Je nach Expressionsniveau der fluoreszierend markierten Fusionsproteine können pro Zelle etwa 200 bis 3 000 Lokalisationen erzeugt werden. Diese Lokalisierungen können zwischen 10 und 150 Flugbahnen ergeben. Eine große Anzahl von Flugbahnen ist notwendig, um gut beprobte Verteilungen zu erzeugen.

Hier ist das Histogramm der scheinbaren Diffusionskoeffizienten für fast 80.000 Einzelmolekül-Trajektorien des Yersinia Enterocolitica Typ 3 Sekretionsproteins YscQ mit fluoreszierendem Protein eYFP gekennzeichnet. YscQ bindet an membranintegrierte Injektionen, was zu einem Bruchteil von Molekülen führt, etwa 24%, die nicht diffundieren, wie die in Schwarz gezeigte Verteilung zeigt. Die restlichen YscQ-Moleküle diffundieren frei im Zytosol.

Während der hier beschriebenen Methode wird festgestellt, dass ungebundene YscQ-Moleküle in mindestens drei unterschiedlichen diffusiven Zuständen existieren. Zu dieser Schlussfolgerung wurde die Verteilung der scheinbaren Diffusionskoeffizienten mit einer Bibliothek simulierter Verteilungen mit bekannten Diffusionskoeffizienten gebracht. Beim Versuch, mehrere diffusive Zustände aufzulösen, sollten mehrere tausend Einzelmolekülbahnen gesammelt werden, um sicherzustellen, dass die scheinbaren Diffusionskoeffizientenverteilungen sehr gut beprobt werden.

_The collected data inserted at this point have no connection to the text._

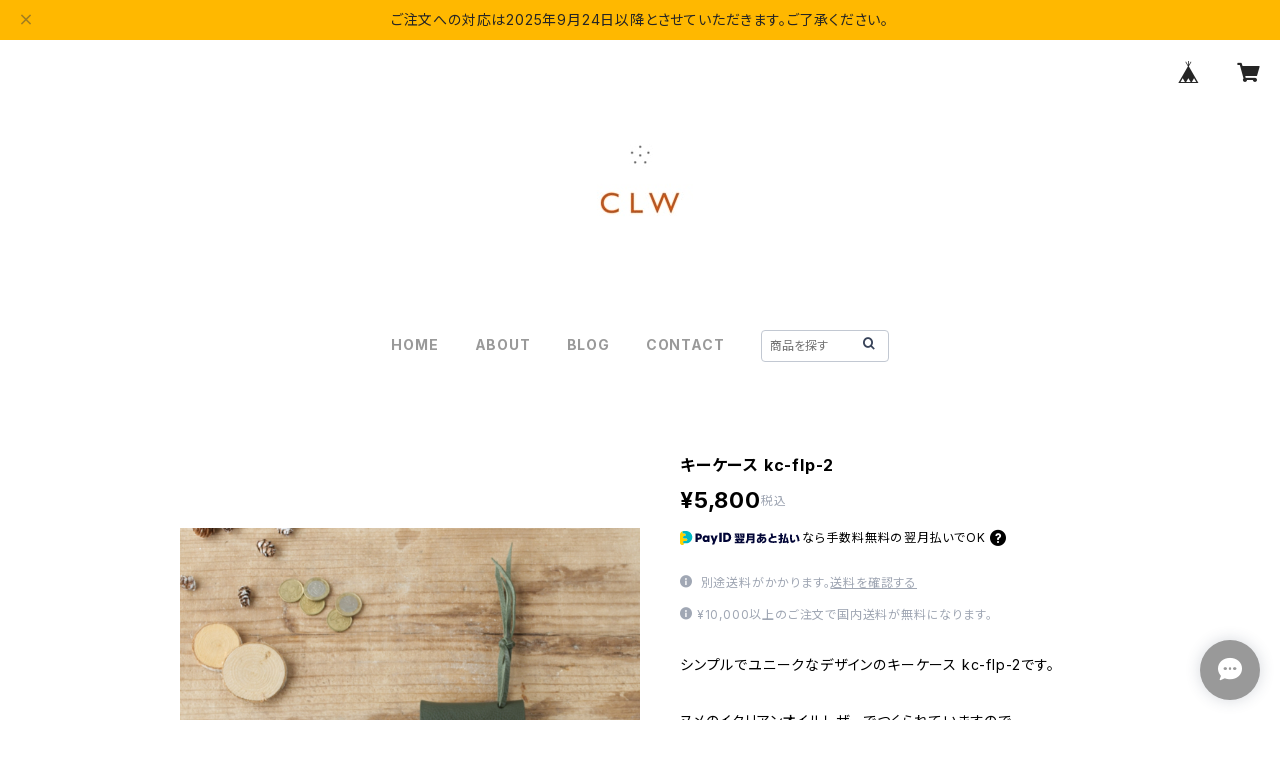

--- FILE ---
content_type: text/html; charset=UTF-8
request_url: https://shop.cogito-works.com/items/1358009/reviews?format=user&score=all&page=1
body_size: 446
content:
				<li class="review01__listChild">
			<figure class="review01__itemInfo">
				<a href="/items/24227535" class="review01__imgWrap">
					<img src="https://baseec-img-mng.akamaized.net/images/item/origin/c818cd5f018e66de3d5246ce5a9a0cca.jpg?imformat=generic&q=90&im=Resize,width=146,type=normal" alt="ブックカバー (文庫サイズ) " class="review01__img">
				</a>
				<figcaption class="review01__item">
					<i class="review01__iconImg ico--good"></i>
					<p class="review01__itemName">ブックカバー (文庫サイズ) </p>
										<p class="review01__itemVariation">グリーングレー</p>
										<time datetime="2020-01-02" class="review01__date">2020/01/02</time>
				</figcaption>
			</figure><!-- /.review01__itemInfo -->
						<p class="review01__comment">迅速に発送していただけました。
丁寧な取り扱い説明書も付属していて、わかりやすかったです。
色味も写真の通りでとても可愛らしく、これから本を読むのが楽しみです。
ありがとうございました。</p>
									<p class="review01__reply">レビュー投稿いただき、ありがとうございます。

商品が無事にお手元に届き何よりです。
 
読書といっしょに革の手触りもお楽しみ下さい。

この度は誠にありがとうございました。</p>
					</li>
				<li class="review01__listChild">
			<figure class="review01__itemInfo">
				<a href="/items/1358100" class="review01__imgWrap">
					<img src="https://baseec-img-mng.akamaized.net/images/item/origin/7905517ee10d5acbf2f813a75496e40d.jpg?imformat=generic&q=90&im=Resize,width=146,type=normal" alt="ブックカバー (文庫サイズ) [グリーングレー]" class="review01__img">
				</a>
				<figcaption class="review01__item">
					<i class="review01__iconImg ico--good"></i>
					<p class="review01__itemName">ブックカバー (文庫サイズ) [グリーングレー]</p>
										<time datetime="2017-07-01" class="review01__date">2017/07/01</time>
				</figcaption>
			</figure><!-- /.review01__itemInfo -->
								</li>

Ein-Molekül-Tracking kann in Wildtypzellen oder in genetischen Deletionsmutanten durchgeführt werden, um festzustellen, ob bestimmte diffusive Zustände nur manifestieren, wenn ein molekularer Bindungspartner vorhanden ist. Durch die Auflösung der diffusiven Zustände von zytosolischen Proteinen und Proteinkomplexen mittels 3D-Einzelmolekül-Tracking können Forscher bestimmen, wo, wann und wie sich oligomere Proteinkomplexe in lebenden Zellen bilden. Die Arbeit mit Hochleistungslaserquellen und lebenden menschlichen Krankheitserregern kann extrem gefährlich sein.

Angemessene Lasersicherheits- und Biosicherheitsprotokolle sollten immer befolgt werden.